22 September 2013

Denis Kozhukin, le sérieux

What a serious concert! What a serious pianist!

Denis Kozhukhin won the very serious Queen Elizabeth competition in 2010,  over another wonderful Russian pianist Yuri Favorin, all the more serious too. This year he came touring his Prokofieff disc, the last three sonatas, and he gave an incredible concert at Southbank. It was not the lighther program ever. Tonight, the program was vast, deep, tense, dense and a little bit funny. Yes, funny, but no banter: just some smiles and some grins.

Because Kozhukhin is not a joker, he had to think about how to sell the very serious bits of his program to the electric audience of sleeping beauties and sleeping non beauties.
The first part of the concert was some kind of sandwich, starting with smiles (Haydn’s Sonata in F Major HB 16/23), contemplation (Franck's Prelude Chorale et Fugue) and then some kind of acknowledgement that there are hits in classical music (Schubert’s Four Impromptus, op.90).  Intermission, and second part: Bach was drunk? No, Hindemith's third sonata, and then Brahms 7 fantasies (op.116), the 7 deadly sins. Then three encores: sgambatti, bach and scriabine. Wow, hilarious!

Aim: Set down everything in the concert review above, from "Because Kozhukhin is" down to "sleeping non beauties.", word for word.

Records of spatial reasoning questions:
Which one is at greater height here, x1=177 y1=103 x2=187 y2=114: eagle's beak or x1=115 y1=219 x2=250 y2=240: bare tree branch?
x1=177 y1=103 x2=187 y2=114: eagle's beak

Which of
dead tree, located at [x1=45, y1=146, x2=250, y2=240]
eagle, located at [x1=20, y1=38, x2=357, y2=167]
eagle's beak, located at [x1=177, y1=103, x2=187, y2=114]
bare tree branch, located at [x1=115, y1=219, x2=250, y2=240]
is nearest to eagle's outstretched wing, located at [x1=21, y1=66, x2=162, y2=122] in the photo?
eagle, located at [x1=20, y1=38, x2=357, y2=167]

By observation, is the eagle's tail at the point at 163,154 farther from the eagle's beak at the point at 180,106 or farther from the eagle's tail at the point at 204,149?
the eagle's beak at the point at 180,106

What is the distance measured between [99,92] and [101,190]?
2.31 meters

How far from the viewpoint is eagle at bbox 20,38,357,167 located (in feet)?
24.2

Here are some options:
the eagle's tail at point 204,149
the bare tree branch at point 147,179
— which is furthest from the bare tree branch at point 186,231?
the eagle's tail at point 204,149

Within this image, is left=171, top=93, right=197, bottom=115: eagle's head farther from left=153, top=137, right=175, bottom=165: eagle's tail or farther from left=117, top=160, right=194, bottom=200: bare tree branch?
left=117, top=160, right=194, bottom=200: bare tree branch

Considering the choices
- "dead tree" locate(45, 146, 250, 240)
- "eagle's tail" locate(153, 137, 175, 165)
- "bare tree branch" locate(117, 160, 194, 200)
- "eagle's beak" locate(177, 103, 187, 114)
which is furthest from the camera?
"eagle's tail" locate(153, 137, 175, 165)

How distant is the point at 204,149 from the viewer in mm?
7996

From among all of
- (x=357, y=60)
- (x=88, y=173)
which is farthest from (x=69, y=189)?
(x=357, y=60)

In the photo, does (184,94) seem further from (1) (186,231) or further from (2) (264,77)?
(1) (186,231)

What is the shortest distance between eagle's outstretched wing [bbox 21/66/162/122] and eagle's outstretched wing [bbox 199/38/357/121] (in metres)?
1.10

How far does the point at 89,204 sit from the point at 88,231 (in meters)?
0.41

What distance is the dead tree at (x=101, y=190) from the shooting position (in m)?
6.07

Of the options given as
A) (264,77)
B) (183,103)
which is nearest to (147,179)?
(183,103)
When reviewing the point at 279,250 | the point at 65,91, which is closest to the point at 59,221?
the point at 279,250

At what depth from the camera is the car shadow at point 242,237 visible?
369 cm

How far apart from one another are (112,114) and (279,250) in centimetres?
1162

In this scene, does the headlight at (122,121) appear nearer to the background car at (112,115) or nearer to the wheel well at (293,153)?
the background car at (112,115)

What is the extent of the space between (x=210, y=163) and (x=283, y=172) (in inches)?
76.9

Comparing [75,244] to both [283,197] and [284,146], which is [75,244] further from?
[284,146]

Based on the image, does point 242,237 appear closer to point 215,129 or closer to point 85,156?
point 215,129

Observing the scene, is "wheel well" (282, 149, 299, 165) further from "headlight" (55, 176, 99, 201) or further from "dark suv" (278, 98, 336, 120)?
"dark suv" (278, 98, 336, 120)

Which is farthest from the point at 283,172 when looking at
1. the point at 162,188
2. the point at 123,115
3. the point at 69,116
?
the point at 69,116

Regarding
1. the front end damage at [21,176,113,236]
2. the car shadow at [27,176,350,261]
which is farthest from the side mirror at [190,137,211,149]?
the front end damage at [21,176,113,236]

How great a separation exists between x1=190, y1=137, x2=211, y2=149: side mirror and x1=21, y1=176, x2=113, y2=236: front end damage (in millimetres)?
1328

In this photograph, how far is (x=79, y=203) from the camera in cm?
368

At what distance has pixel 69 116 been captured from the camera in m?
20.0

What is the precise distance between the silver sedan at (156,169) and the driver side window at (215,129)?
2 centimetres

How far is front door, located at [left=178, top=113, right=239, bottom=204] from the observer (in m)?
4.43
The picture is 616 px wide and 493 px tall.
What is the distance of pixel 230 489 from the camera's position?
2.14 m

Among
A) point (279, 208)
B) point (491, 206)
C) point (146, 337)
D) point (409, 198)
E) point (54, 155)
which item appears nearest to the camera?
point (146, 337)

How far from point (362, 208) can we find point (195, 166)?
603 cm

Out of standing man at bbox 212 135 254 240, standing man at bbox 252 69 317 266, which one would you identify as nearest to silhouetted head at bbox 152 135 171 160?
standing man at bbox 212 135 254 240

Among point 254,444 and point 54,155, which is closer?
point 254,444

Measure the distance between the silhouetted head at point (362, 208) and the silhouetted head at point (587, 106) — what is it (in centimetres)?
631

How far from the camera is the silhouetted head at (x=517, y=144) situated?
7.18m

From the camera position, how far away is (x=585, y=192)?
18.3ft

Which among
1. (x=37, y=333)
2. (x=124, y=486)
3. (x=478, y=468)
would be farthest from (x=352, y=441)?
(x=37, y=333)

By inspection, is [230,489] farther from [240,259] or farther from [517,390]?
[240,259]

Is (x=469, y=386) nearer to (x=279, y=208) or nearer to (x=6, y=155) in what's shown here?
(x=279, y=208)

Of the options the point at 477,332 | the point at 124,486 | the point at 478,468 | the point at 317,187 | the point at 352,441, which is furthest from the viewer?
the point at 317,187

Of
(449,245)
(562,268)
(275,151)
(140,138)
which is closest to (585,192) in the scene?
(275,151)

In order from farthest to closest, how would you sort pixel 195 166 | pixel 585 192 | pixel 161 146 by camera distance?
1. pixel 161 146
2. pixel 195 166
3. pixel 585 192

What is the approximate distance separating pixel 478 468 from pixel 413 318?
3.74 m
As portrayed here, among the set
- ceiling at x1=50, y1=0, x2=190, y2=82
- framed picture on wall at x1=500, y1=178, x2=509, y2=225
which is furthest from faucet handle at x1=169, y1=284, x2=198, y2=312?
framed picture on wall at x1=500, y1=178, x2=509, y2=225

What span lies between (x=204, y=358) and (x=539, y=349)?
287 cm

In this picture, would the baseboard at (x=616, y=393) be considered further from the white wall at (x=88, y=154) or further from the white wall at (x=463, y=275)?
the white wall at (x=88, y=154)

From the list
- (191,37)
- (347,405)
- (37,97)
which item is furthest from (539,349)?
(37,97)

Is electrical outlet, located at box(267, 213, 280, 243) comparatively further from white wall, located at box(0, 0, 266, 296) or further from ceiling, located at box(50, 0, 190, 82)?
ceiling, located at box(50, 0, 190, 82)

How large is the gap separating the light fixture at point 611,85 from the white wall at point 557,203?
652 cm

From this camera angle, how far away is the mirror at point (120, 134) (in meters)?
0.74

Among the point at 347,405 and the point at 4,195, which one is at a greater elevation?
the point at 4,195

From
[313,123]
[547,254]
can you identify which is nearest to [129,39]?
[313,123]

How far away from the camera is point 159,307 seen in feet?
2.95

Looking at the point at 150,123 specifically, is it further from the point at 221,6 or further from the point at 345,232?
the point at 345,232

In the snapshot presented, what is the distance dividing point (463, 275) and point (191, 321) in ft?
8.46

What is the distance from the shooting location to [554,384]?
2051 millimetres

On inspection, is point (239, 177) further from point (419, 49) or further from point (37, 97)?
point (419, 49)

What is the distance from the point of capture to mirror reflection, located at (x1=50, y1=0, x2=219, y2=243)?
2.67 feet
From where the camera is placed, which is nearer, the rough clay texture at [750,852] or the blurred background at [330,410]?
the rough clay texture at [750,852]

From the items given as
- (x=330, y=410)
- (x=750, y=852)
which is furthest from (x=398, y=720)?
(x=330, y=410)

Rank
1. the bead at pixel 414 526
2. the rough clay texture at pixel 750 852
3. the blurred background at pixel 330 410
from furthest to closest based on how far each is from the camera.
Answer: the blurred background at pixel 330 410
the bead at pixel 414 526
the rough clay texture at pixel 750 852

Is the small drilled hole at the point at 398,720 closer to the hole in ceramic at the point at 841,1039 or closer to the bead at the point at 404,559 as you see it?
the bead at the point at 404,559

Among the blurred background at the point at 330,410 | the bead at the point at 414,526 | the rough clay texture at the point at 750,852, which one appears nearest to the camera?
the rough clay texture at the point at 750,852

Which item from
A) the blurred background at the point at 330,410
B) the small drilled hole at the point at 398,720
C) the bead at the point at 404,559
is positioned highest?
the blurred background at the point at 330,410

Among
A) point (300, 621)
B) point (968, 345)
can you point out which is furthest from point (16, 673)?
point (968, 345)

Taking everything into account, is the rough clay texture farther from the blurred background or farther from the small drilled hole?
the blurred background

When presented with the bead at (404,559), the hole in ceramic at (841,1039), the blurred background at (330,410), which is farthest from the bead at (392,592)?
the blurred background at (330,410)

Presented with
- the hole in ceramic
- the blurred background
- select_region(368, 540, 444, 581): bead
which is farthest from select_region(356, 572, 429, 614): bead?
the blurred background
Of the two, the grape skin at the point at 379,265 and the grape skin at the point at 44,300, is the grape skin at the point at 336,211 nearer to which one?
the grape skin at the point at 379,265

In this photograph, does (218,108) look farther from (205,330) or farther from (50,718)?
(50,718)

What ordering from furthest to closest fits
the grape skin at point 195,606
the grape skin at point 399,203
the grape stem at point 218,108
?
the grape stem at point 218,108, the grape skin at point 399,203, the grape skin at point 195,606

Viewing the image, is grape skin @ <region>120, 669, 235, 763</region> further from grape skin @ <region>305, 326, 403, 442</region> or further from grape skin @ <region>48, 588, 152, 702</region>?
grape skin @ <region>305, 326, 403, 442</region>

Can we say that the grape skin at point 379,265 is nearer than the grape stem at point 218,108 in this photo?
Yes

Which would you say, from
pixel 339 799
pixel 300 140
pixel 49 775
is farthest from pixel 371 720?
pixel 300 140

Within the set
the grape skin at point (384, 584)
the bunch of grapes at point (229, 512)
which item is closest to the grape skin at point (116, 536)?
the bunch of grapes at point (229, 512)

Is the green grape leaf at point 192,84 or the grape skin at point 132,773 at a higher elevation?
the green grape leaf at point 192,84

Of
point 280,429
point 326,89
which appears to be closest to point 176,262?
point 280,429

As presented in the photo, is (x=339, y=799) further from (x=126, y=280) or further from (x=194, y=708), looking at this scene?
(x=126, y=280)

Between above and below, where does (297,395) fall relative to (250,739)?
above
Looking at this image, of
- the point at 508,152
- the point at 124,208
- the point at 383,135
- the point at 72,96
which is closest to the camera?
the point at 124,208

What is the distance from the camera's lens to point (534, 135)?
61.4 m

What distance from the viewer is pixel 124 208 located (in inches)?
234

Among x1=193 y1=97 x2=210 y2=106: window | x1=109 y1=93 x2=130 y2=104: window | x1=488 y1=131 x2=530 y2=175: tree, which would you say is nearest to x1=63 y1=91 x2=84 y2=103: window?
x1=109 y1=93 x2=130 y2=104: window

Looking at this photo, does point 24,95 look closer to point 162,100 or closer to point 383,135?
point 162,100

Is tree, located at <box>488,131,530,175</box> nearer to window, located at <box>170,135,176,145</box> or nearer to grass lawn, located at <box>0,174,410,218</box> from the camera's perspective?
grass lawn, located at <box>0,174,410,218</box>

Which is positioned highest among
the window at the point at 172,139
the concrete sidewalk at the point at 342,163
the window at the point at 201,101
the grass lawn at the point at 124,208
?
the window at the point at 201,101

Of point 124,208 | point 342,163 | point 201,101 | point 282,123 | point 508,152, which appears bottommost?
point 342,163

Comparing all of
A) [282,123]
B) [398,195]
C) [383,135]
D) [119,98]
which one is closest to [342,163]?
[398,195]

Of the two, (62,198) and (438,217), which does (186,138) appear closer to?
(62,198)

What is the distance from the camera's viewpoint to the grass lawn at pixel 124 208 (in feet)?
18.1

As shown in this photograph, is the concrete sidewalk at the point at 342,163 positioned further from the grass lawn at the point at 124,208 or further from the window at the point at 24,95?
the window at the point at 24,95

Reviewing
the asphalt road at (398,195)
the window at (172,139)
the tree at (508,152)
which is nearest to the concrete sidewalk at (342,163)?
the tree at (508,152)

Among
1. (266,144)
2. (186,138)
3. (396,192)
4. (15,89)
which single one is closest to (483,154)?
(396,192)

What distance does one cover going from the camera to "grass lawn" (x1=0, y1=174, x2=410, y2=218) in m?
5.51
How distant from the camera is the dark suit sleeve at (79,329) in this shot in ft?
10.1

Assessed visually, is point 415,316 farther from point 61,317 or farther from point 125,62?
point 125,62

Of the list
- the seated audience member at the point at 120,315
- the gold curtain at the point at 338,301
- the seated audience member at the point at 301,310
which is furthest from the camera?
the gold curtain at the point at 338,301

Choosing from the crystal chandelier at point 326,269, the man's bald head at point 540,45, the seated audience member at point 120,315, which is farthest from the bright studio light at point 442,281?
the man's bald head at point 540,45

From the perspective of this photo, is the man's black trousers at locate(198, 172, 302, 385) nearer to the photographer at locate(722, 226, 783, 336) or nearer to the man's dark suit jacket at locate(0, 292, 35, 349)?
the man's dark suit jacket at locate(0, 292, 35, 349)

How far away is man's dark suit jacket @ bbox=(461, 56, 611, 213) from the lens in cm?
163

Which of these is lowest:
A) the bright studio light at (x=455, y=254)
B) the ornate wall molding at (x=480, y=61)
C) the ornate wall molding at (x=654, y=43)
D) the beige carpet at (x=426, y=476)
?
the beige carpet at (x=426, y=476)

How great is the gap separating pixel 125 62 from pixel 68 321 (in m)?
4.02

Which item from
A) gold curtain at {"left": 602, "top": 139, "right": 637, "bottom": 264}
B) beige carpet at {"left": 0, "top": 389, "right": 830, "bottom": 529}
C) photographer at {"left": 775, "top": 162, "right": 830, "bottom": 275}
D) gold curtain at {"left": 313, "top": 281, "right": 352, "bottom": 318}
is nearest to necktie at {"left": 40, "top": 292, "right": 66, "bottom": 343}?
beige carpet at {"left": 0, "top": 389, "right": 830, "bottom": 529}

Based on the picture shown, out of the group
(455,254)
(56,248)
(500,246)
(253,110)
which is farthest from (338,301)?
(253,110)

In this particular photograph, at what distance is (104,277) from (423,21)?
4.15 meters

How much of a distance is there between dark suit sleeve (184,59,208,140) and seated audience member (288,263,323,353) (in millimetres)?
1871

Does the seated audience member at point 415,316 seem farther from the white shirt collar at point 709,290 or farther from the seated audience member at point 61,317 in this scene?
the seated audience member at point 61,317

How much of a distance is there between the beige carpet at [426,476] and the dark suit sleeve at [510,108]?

Task solution:
Because Kozhukhin is not a joker, he had to think about how to sell the very serious bits of his program to the electric audience of sleeping beauties and sleeping non beauties.